> [ACTIVITY]:
Copy out each of the lines below word for word, keeping only the text and leaving out the pictures.

> [DATA SECTION]:
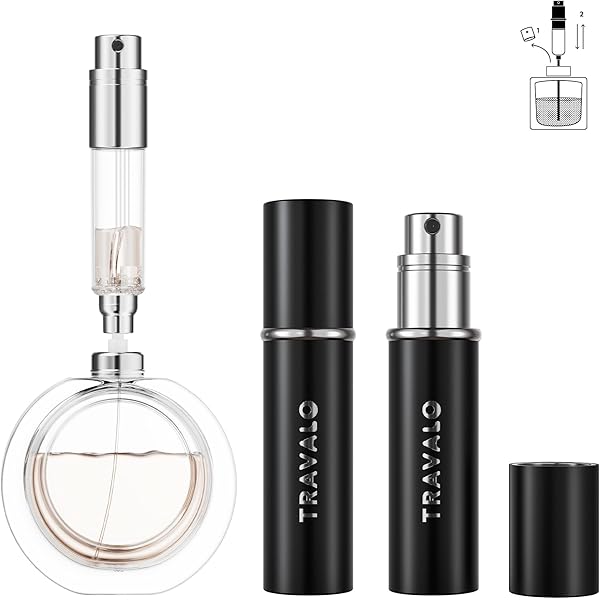 Amazon.com: Travalo AQUA Perfume Travel Refillable Bottle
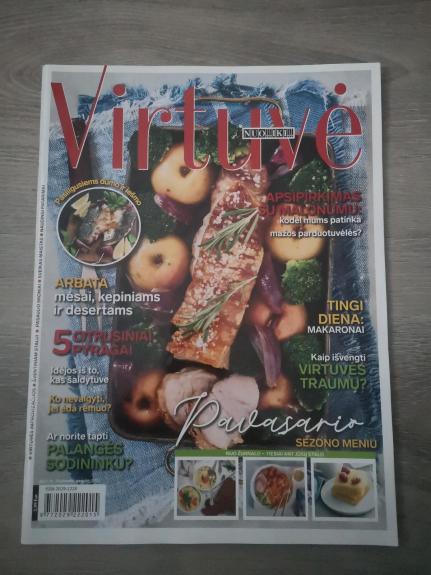 Virtuvė NUO...IKI..., 2021 m., Nr. 2
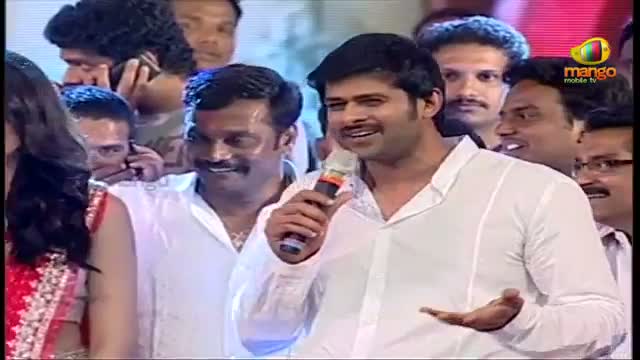 Watch Rebel Audio Launch - Prabhas Teasing Lawrence - Telugu Cinema Movies Video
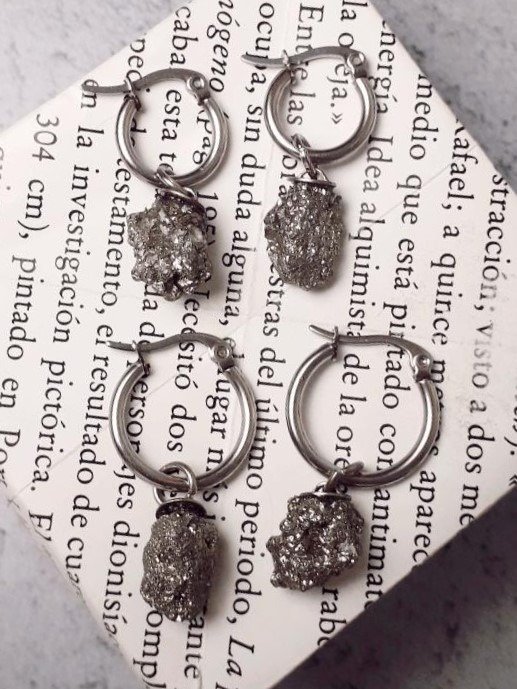 Producto - Aros Pirita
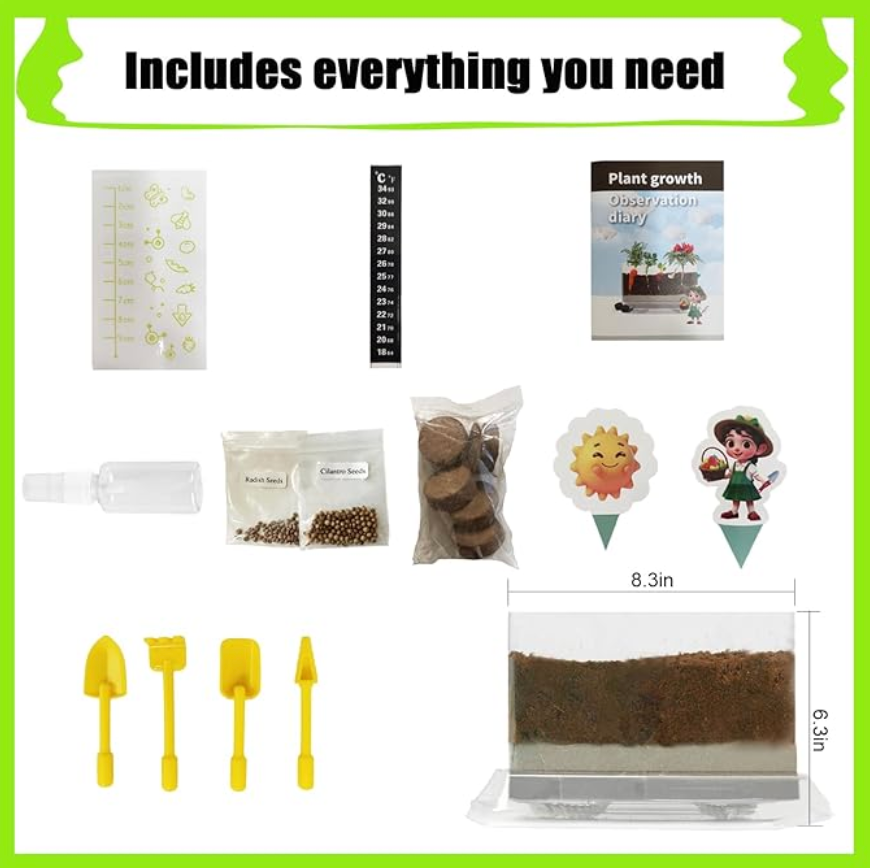 Root Viewer Kit - STEM Science Toy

> [YOUR RESPONSE]:
 Amazon.com: Travalo AQUA Perfume Travel Refillable Bottle
 Virtuvė NUO...IKI..., 2021 m., Nr. 2
 Watch Rebel Audio Launch - Prabhas Teasing Lawrence - Telugu Cinema Movies Video
 Producto - Aros Pirita
 Root Viewer Kit - STEM Science Toy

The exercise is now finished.